Modeling data warehouses is sometimes a contentious issue. When it comes to data warehouse design there are a few schools of thought and many sub-schools! One of the often-heard discussions is the different between dimensional modeling and entity-relationship modeling. It is interesting to hear how dimensional modeling and de-normalization are different from modeling transactional systems.

It should be recognized that the concept of dimensions and facts bring a lot of clarity to understanding data analytics, and the loop-free stars and snowflakes help analytical and reporting tools to generate queries easily. However deviations from the entity-relationship model may not be so much required with the data warehousing infrastructure available at present.

Here is one example. Suppose, there is a requirement to analyze sales by customer age-groups. I have seen two approaches for modeling this information in data warehouses. Let us explain the transaction (or fact) in plain English – “A customer, of certain age-group, buys a certain number of items, from a store, at a particular time, for a price.”

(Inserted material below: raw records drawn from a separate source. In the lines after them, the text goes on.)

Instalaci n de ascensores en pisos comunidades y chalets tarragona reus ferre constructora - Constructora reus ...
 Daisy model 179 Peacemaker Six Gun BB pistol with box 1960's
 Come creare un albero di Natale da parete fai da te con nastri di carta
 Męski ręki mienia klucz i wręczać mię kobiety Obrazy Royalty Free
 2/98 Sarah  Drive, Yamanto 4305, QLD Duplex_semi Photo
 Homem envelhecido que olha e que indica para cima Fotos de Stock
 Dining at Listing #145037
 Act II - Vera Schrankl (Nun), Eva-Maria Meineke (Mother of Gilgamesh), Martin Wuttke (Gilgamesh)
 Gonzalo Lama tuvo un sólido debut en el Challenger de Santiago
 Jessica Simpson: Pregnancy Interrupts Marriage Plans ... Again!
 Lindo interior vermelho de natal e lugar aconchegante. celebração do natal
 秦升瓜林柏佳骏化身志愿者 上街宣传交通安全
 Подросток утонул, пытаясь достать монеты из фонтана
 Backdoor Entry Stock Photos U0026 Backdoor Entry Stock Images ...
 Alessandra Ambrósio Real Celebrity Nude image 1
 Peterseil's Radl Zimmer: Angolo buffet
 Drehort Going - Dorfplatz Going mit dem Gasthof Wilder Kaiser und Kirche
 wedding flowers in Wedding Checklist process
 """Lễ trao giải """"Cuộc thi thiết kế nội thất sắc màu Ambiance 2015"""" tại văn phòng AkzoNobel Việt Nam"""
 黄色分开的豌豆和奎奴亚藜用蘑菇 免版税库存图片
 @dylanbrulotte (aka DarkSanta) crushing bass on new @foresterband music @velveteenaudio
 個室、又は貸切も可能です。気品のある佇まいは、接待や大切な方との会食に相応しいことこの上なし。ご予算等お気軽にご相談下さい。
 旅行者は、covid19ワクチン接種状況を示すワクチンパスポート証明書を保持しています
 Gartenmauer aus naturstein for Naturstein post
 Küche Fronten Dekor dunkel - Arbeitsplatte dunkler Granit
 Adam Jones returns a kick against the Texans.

‘In the first approach, the modeler considers the customer, age-group, item, store and time as dimensions with the quantity (number) and amount (price) as measures. The fact table consists of keys to five dimensions and the measures.

In the second approach, the modeler looks for entities and relationships. There are four entities – customer, item, store and time. Age group is an attribute of customer. The model may thus contain four dimensions and a fact table. The age-group information may be “snow-flaked” out of customer dimension.

While both practices are acceptable, I tend to prefer the second approach, where the relationships are maintained in its natural, meaningful form. In the first approach, if we were to remove the customer dimension, the age-group dimension loses its meaning. Some may argue that there is an additional, and sometimes unnecessary, join to analyze sales by age-group; but its fine! Today it might be a better idea to leave the relationships intact for a better data management, to facilitate a smooth evolution of the data warehouse implementation. Let the database software and database administrators take care of optimizing the joins.